- **ページ抜粋**:
--- --- ---

小さい子どもがいる身ですので、映画館で映画を観ることはめっきり減りましたが、奥さんと子どもが実家に帰ってる日に同僚とゲリラ的に観に行くことになりました。

 

「『ダークナイト』『インセプション』『インターステラー』のクリストファー・ノーラン監督最新作!」
「戦場への没入感を味わうために、ぜひ映画館で!」
「女性も楽しめるイケメン映画!」(これは公式twitterが広報して炎上したらしいですが・・)

と、世の中の話題をかっさらっている本作ですので期待に胸を大いに膨らませて観に行きました。

でも、観終わったときの感想は「あれ?なんだろうこの違和感は?」というものでした。

 

いえ、噂どおり本当にすごい映画だったんですよ。

さすが”いまもっとも稼げる監督”の作品だけあって、映像・音楽ともに素晴らしく、上映時間の110分は一切の無駄がない構成に仕上がっていました。

「戦場への没入感」も前評判以上で、最初の銃声が館内に鳴り響いた瞬間から、僕たち観客は戦場に放り込まれた状態になります。

※一発目の銃声は本当に印象的で「あ、これはきっと恐ろしいことになるな」と予感したものです。

追い込まれた英仏両軍の兵士をたびたび敵(ドイツ軍機)が襲ってくるのですが、その度に流れる不安を駆り立てる効果音の恐ろしいことったら!

あえて難点を上げれば、物語としての展開がそれほどあるわけではないのが物足りない人がいるようです。

Yahoo!映画では、「ストーリー性がない」「これなら『プライベート・ライアン』の方が上」なんて書かれてますね。

でも本作は「戦場のリアル」を徹底的に体感する映画なので、個人的にそこは気になりませんでした。

 

では、この観終わったあとの「違和感」はいったい何だろうと考えてみました。

たどり着いたのは「もしかして『ダンケルク』って戦争映画じゃないのかもしれない」という考えです。

先ほどの「これは戦争映画ではない。戦争体験映画だ!」という意味とも少し違います。

「ダンケルク」は、もしかしたら「僕たちの精神世界」を表している映画なのではないかと思ったのです。

--- --- ---

- **画像に基づく空間の質問**:
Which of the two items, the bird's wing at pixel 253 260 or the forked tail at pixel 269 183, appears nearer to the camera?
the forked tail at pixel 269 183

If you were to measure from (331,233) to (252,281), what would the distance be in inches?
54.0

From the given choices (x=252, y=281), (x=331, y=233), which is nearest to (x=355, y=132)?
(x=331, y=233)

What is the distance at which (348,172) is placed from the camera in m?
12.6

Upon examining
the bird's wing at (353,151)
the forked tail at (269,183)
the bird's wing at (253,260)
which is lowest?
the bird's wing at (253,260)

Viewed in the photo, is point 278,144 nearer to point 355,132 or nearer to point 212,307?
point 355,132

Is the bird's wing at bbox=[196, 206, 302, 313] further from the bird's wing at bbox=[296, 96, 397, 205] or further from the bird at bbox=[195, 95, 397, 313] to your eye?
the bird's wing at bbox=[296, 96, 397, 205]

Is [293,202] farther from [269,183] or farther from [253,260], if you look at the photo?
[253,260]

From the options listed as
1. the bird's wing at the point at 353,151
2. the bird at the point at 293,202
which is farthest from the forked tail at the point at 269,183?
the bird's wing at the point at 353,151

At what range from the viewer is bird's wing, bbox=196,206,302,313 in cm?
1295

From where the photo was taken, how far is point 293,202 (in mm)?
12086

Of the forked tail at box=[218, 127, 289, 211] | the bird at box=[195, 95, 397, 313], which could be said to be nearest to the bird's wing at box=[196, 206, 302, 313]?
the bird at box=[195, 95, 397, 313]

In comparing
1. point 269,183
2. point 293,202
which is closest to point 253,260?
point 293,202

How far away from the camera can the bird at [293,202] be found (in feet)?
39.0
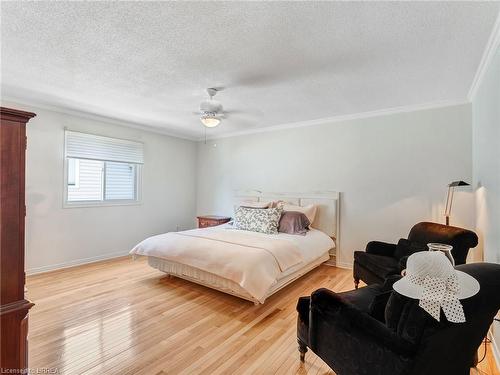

--- --- ---

- **課題**:
上の映画『ダンケルク』の感想文で、「でも、観終わったときの感想は「あれ?なんだろうこの違和感は?」というものでした。」を含む語句で始まり「なるな」と予感したものです。」で終わる部分を、「銃声」をすべて「砲声」に改めて更新し、改めて示してください。

- **正答**:
でも、観終わったときの感想は「あれ?なんだろうこの違和感は?」というものでした。

 

いえ、噂どおり本当にすごい映画だったんですよ。

さすが”いまもっとも稼げる監督”の作品だけあって、映像・音楽ともに素晴らしく、上映時間の110分は一切の無駄がない構成に仕上がっていました。

「戦場への没入感」も前評判以上で、最初の砲声が館内に鳴り響いた瞬間から、僕たち観客は戦場に放り込まれた状態になります。

※一発目の砲声は本当に印象的で「あ、これはきっと恐ろしいことになるな」と予感したものです。